In the 1990s, the Tories told us (through the musings of Michael Portillo) that we'd all better start saving for our retirement because the state pension would eventually become "nugatory". Now they promise the reverse: to peg pensions to average earnings rather than prices. This pledge taps into a growing yearning by the middle classes, as well as the poor, in these days of uncertain stock markets and deteriorating company pension schemes: to have at least some pension they can rely on. What the Conservatives have not mentioned, however, is that their proposals could actually lead to a substantial increase in poverty.

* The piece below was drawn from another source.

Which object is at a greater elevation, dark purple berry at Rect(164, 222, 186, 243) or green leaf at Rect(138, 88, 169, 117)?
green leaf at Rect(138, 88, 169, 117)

At present, single pensioners get £78 a week in state pension, but if their other income is low they can apply for a top-up or "pension credit", guaranteed to raise their total income to at least £102. Under the present government's policies, this means-tested element will become ever more important, as the £78 is being uprated with prices only, but the £102 rises with average earnings (for the current parliament at least). The Tories propose simply to reverse this formula: the automatic pension gets uprated with earnings while the means-tested level is allowed to stagnate in real terms, rising only with inflation. This would gradually reduce the means-tested element, until eventually (probably in the early 2020s) the state pension catches up with the minimum income guarantee, and means-testing is no longer needed.

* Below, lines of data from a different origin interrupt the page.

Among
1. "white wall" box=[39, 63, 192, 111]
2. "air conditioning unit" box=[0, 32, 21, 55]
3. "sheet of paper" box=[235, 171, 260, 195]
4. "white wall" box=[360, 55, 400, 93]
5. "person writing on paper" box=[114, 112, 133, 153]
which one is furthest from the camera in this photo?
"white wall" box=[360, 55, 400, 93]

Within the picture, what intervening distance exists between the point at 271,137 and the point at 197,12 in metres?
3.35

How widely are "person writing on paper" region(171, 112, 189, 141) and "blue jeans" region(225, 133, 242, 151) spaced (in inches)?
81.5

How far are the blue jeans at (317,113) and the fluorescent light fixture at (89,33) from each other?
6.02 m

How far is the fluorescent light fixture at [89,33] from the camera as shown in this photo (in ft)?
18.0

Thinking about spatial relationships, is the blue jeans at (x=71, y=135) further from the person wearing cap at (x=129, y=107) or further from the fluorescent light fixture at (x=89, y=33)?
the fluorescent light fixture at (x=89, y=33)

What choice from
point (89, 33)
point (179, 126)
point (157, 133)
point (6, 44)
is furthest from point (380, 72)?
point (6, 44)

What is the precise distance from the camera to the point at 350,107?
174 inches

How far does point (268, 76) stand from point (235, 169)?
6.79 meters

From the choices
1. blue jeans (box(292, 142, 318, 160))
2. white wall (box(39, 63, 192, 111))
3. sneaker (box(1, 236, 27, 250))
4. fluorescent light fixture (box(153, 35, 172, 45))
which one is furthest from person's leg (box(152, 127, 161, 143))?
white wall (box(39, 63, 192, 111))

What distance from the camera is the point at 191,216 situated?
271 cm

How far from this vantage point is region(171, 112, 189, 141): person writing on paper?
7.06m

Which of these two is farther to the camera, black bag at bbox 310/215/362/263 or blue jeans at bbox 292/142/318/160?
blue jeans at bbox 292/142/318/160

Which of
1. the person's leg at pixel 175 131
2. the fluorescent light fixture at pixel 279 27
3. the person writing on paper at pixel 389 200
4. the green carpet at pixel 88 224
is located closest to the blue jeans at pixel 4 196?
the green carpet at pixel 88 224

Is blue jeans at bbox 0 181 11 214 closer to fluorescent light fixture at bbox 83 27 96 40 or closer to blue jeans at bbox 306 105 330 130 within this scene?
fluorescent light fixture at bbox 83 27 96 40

For a middle-class pensioner, this is quite helpful: the state pension has declined from 26 per cent of average earnings to 16 per cent today; the new proposals would at least peg it at 16 per cent, giving a reliable if modest base of retirement income. For the poor, the story is less rosy. Those who claim the minimum income guarantee - and three-quarters of those entitled are estimated to do so - today get roughly 21 per cent of average earnings; this puts them somewhere close to the recognised poverty line of 60 per cent median household income. But by freezing the guarantee in real terms, the Tory proposals would steadily reduce the relative income of this group, until eventually they would have to survive on 16 per cent of average earnings - a quarter less than today. By failing to share in growing prosperity, they would again sink deep into relative poverty.
The Conservative proposals sound attractive partly because they try to address fundamental difficulties with means-testing - incomplete take-up, stigma, disincentive to save for retirement. A consensus is growing that the non-means-tested element of retirement income must be improved. These proposals will help strengthen that consensus, but do not on their own resolve the dilemma of how to avoid both means-testing and poverty. They would eventually allow people to live on lower relative incomes in retirement than they have had to manage on for half a century - since the earliest days of the welfare state.